Back to overview
Degraded

Vapi workers not connecting due to lack of workers

Mar 14 at 07:00am PDT
Affected services
Vapi API [Weekly]

Resolved
Mar 17 at 08:56pm PDT

TL;DR

Weekly Cluster customers saw vapifault-transport-never-connected errors due to workers not scaling fast enough to meet demand

Timeline in PST

  • 7:00am - Customers report an increased number of vapifault-transport-never-connected errors.

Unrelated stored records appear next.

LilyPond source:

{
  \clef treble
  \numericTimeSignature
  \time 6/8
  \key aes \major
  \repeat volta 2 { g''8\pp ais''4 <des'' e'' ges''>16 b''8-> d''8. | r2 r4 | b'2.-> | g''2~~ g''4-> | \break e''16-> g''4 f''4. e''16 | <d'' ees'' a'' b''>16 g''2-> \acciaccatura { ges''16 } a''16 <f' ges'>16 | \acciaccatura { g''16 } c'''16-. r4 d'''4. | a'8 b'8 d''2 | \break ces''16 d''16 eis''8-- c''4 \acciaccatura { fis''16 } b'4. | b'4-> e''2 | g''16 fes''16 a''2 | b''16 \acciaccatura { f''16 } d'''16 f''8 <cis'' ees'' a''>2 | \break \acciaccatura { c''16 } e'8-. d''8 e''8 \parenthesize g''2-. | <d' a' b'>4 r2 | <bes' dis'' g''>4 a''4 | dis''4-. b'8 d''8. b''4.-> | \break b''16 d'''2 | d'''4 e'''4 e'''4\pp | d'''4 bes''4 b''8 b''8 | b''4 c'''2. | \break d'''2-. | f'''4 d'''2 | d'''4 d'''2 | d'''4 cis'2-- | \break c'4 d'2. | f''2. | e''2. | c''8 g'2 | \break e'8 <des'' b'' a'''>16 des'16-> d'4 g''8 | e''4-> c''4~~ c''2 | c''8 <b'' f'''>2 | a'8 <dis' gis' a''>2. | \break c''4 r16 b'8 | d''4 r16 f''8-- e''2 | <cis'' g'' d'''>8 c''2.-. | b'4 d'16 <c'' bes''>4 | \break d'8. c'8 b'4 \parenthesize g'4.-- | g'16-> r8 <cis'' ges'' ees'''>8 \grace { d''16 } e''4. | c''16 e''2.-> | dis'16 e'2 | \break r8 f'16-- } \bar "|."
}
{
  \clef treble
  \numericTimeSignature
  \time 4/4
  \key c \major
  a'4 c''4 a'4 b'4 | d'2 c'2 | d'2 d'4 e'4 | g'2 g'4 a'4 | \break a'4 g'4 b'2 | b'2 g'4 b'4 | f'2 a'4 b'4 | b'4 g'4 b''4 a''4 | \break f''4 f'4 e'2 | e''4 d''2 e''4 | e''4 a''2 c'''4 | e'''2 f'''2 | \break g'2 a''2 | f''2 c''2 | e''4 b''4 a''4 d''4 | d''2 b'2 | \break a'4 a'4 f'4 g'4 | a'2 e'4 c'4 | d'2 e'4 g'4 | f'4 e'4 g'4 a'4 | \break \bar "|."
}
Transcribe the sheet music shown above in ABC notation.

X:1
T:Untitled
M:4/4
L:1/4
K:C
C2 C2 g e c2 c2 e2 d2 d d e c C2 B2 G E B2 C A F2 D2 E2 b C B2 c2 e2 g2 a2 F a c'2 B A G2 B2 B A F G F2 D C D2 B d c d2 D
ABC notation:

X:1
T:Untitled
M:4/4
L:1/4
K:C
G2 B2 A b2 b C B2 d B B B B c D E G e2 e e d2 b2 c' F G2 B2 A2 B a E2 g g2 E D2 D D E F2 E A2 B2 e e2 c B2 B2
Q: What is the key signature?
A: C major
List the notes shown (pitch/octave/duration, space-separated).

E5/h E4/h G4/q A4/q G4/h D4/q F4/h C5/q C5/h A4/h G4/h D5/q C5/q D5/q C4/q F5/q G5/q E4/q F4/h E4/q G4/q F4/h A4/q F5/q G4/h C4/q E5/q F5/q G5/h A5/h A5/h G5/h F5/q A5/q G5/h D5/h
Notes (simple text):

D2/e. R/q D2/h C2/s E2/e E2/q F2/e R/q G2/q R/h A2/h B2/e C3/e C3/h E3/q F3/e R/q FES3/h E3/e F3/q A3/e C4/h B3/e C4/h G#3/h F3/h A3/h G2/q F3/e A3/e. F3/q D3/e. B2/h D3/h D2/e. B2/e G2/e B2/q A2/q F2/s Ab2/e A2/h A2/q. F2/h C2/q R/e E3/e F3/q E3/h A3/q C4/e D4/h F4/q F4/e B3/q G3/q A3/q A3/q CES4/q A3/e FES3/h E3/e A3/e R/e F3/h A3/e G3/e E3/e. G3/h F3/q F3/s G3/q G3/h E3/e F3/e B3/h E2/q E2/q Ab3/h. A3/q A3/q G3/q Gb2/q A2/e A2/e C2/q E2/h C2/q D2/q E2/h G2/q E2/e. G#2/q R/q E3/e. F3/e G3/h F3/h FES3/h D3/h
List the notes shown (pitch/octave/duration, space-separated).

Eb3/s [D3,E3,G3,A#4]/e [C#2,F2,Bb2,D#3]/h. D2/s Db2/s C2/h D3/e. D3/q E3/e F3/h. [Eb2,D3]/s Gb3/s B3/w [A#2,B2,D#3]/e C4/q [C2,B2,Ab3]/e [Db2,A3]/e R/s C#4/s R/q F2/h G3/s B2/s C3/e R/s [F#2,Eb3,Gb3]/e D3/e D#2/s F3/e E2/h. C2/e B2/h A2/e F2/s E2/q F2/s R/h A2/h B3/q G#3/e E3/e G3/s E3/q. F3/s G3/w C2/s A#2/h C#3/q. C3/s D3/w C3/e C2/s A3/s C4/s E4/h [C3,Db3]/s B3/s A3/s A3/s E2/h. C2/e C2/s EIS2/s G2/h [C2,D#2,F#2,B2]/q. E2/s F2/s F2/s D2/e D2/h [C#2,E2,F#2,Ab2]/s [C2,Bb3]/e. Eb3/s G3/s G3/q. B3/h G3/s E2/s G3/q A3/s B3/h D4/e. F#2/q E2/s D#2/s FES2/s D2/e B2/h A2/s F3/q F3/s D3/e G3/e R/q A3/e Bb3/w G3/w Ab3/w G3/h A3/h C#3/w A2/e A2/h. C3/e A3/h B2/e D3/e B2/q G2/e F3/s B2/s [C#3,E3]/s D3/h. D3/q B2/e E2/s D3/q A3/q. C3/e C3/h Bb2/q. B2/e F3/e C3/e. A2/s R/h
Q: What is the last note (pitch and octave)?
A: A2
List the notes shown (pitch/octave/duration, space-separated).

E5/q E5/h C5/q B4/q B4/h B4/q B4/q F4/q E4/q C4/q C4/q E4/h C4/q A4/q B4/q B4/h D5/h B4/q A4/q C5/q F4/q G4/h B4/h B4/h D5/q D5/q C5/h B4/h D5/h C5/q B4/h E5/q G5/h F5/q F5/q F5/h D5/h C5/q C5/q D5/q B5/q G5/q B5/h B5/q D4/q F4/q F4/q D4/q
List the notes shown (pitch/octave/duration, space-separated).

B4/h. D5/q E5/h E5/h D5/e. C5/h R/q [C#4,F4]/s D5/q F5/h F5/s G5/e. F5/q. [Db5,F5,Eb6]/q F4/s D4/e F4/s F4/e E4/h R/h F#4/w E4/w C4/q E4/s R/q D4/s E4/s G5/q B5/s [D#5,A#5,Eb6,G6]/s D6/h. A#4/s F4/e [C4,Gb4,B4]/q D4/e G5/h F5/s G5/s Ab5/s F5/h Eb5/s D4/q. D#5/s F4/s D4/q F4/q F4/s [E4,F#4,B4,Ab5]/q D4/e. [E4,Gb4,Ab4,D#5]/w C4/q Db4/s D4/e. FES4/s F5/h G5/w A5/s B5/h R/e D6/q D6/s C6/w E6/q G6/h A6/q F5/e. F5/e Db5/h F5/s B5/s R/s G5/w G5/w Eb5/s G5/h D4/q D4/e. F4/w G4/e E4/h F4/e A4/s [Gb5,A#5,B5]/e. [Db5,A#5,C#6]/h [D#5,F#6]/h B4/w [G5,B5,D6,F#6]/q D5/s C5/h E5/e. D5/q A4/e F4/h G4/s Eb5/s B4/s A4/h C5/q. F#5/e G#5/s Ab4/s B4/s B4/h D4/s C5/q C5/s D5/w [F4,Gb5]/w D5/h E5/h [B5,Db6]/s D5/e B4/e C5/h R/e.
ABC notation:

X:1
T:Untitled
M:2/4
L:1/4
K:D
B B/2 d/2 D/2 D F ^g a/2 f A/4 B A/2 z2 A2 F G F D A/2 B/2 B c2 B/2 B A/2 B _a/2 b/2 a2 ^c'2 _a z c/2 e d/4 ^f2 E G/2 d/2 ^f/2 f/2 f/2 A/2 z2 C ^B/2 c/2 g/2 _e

A degradation incident is posted on BetterStack
  • 7:30am - The issue is resolved as call workers scaled to meet demand

Root Cause

  • Call workers did not scale fast enough on the weekly cluster

Impact

There were 34 instances of vapifault-transport-never-connected errors, meaning there were 34 calls that failed due to the issue.

What went poorly?

  • We were unable to detect the issue before customers did

What went well?

  • The solution was straightforward → Pre-scaling workers on the Weekly Cluster

Remediation

  • Pre scaling workers on all clusters to prevent vapifault errors
  • Increase size of worker nodes to aid in scaling, by allowing more call workers to fit per node
  • Increase sensitivity of pipeline error monitors / Dedicated monitor for vapifault errors

If working on realtime distributed systems excites you, consider applying: https://jobs.ashbyhq.com/vapi/295f5269-1bb5-4740-81fa-9716adc32ad5

Updated
Mar 14 at 01:00pm PDT

We have investigated and resolved this issue by prescaling the impacted cluster to handle a higher volume of traffic. We will update with an RCA.

Updated
Mar 14 at 07:30am PDT

This issue resolved itself as more workers were created. We are investigating further to provide a more long-term remediation and will update.

Created
Mar 14 at 07:00am PDT

Workers did not scale to meet an increase in demand resulting in vapifault-transport-never-connected errors.